She reckons this could be "up and running" within two years and would have just 11 members. Wilde says: "We need the ability to grow."
As I said, she's a busy lady, so she may have overlooked the fact the lower North Island's been growing for nigh on 200 years without a supercouncil.
We in the Wairarapa view Wilde's supercouncil with the same regard Basil Fawlty viewed his wife's garden gnome and we know what we'd like to do with it. South Wairarapa Mayor Adrienne Staples is more polite, stating: "We don't want a bar of it."
The jury's still out on the Auckland Supercity. Formed in part to end bickering between mayors, fights have just shifted to central government - witness the politicking over funding the inner-city rail loop and northern highway, and Maori statutory board.
Same bones, different dogs.
Ousted Wellington mayor Kerry Prendergast started this Supercity megalomania, arguing a bigger entity was needed to compete with Auckland for funding. Some of us worked to make sure she got dumped because Wairarapa's rates would just end up being an ATM machine for Wellington's infrastructure.
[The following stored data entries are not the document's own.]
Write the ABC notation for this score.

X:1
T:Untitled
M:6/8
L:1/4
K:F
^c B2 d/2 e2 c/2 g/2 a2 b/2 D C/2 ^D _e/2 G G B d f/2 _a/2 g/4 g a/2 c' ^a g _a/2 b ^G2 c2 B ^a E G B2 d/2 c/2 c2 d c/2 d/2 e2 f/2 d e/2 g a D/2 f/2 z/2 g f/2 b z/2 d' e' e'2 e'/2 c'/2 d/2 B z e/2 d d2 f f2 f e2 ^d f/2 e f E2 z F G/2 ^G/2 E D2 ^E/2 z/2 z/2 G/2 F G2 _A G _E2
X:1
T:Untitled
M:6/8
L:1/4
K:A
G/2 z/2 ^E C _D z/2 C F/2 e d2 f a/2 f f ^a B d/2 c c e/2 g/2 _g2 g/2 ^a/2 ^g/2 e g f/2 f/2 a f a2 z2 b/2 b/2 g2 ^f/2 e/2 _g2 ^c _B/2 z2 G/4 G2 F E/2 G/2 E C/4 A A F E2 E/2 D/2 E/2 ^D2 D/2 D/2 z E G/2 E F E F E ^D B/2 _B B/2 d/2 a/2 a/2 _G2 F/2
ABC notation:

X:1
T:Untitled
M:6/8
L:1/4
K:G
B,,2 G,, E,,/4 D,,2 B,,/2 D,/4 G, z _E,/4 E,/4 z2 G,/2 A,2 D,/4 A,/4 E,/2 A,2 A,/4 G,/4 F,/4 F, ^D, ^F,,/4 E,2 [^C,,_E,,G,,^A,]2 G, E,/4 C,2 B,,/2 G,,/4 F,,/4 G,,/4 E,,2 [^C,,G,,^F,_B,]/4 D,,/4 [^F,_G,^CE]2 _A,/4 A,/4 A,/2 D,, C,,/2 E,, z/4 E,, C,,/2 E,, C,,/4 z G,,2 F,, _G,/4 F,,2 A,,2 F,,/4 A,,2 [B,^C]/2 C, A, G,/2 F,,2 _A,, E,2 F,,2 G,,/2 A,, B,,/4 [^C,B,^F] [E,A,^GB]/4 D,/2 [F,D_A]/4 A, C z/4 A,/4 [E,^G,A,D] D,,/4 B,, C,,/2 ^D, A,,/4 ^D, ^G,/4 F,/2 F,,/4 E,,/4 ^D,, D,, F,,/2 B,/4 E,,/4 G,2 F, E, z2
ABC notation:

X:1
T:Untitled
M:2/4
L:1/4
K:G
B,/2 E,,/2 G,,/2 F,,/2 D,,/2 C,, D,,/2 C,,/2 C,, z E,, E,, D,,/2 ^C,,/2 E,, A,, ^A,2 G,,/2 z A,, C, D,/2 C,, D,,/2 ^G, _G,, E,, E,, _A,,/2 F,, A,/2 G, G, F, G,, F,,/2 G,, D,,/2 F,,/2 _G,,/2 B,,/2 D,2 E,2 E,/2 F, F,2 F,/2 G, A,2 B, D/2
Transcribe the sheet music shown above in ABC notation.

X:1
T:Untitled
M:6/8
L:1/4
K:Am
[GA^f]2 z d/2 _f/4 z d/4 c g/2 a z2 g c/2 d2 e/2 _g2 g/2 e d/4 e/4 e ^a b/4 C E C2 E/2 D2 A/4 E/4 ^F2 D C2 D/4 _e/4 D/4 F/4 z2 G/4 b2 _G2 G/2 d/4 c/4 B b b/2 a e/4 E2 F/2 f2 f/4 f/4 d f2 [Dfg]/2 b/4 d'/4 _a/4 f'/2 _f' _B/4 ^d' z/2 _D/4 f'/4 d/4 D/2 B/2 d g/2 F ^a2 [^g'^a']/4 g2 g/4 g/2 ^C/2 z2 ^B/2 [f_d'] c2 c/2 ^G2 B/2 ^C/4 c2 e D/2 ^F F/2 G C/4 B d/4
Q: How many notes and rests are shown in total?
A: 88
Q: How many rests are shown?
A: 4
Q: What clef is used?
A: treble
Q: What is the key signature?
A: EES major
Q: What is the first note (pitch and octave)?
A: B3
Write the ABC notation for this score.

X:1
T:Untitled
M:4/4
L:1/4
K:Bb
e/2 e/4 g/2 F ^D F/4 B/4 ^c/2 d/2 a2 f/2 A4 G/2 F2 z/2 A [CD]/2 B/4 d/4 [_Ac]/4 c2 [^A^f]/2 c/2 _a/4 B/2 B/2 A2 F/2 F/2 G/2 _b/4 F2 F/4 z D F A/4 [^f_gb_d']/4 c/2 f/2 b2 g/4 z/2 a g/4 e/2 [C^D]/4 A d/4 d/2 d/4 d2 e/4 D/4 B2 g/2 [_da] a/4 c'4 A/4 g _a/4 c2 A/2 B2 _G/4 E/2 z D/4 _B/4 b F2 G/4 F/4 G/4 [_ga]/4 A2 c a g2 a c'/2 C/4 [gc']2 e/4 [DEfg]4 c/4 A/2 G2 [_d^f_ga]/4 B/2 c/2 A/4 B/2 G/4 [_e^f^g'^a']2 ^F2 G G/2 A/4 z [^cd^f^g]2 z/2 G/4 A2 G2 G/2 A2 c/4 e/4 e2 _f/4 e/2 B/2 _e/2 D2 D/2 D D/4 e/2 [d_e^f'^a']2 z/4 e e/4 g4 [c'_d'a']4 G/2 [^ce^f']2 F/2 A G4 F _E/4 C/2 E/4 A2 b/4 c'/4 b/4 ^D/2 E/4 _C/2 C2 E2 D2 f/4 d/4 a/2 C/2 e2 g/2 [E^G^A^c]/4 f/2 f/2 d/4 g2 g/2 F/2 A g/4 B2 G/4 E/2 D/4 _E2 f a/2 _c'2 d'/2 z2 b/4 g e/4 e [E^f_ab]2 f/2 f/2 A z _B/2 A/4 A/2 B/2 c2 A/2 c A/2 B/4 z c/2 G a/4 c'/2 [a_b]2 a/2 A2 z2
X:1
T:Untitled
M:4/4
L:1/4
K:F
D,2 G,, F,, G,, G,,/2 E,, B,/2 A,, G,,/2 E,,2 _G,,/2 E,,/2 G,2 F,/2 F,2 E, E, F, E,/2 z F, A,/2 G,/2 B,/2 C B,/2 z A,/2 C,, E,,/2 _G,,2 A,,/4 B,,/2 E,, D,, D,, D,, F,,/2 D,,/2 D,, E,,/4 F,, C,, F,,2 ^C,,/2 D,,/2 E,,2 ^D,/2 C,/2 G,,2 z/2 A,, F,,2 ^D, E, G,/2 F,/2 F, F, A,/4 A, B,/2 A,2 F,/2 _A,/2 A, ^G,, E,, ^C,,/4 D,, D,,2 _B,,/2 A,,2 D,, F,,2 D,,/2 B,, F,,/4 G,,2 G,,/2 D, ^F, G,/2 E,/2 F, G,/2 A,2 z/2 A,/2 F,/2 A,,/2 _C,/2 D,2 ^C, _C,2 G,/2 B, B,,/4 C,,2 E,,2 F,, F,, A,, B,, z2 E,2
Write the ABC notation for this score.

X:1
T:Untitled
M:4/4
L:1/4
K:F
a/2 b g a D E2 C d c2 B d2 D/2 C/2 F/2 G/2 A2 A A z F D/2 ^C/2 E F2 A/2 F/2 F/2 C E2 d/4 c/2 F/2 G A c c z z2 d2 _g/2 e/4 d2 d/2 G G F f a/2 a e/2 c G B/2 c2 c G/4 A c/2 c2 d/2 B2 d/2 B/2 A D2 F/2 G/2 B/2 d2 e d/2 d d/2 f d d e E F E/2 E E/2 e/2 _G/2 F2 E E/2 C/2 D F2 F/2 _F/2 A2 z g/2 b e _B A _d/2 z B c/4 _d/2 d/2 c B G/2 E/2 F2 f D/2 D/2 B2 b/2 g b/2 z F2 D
An informal alliance of savvy representatives can just as easily lobby ministers as a supercouncil. But leaving aside financial issues, there are other reasons supercouncils are bad.
Yet again, New Zealand is suffering a tragedy and this time it's in my neighbouring town, Carterton, which has flags at half-mast for 10 holidaymakers and their pilot who clambered into the basket of a hot-air balloon then, 45 minutes later, met a terrible death.
Somerset Rd, formerly my shortcut to the plant shop and still closed to traffic this week, will evermore be sad.
I was in Tasmania watching this unfold in the media, holding my breath as the victims were named and I was so grateful to see the familiar face of Carterton Mayor Ron Mark there among his people.
How comforting to know Mark would have been on first-name terms with police, ambulance drivers, victim support, whanau, priests and vicars, and relatives of the deceased. Mark and his partner, Christine Tracey, see these people in the street every day.
Would the new supermayor, based in Wellington, know these people?
Does the South Island really want to be corralled into one big Canterbury Supercity, a la Auckland, with supermayor?
If I lived across Cook Strait, I'd be tucking a garden gnome under my arm right now, ready for insertion into someone's bottom.
The point is, people get lost in these big supercities - they have no voice. Is Super Auckland any better now? I pay rates in Auckland but I have no say and that stinks.
Where I live, Martinborough, is small and democratic. Mayor Adrienne Staples knows most of the people. She and the vicar, May Croft, when officiating at ceremonies together, joke that they are rent-a-mayor and rent-a-prayer.
It's been years since I read Schumacher's Small is Beautiful but maybe he was half-right after all: "Economics as if people mattered."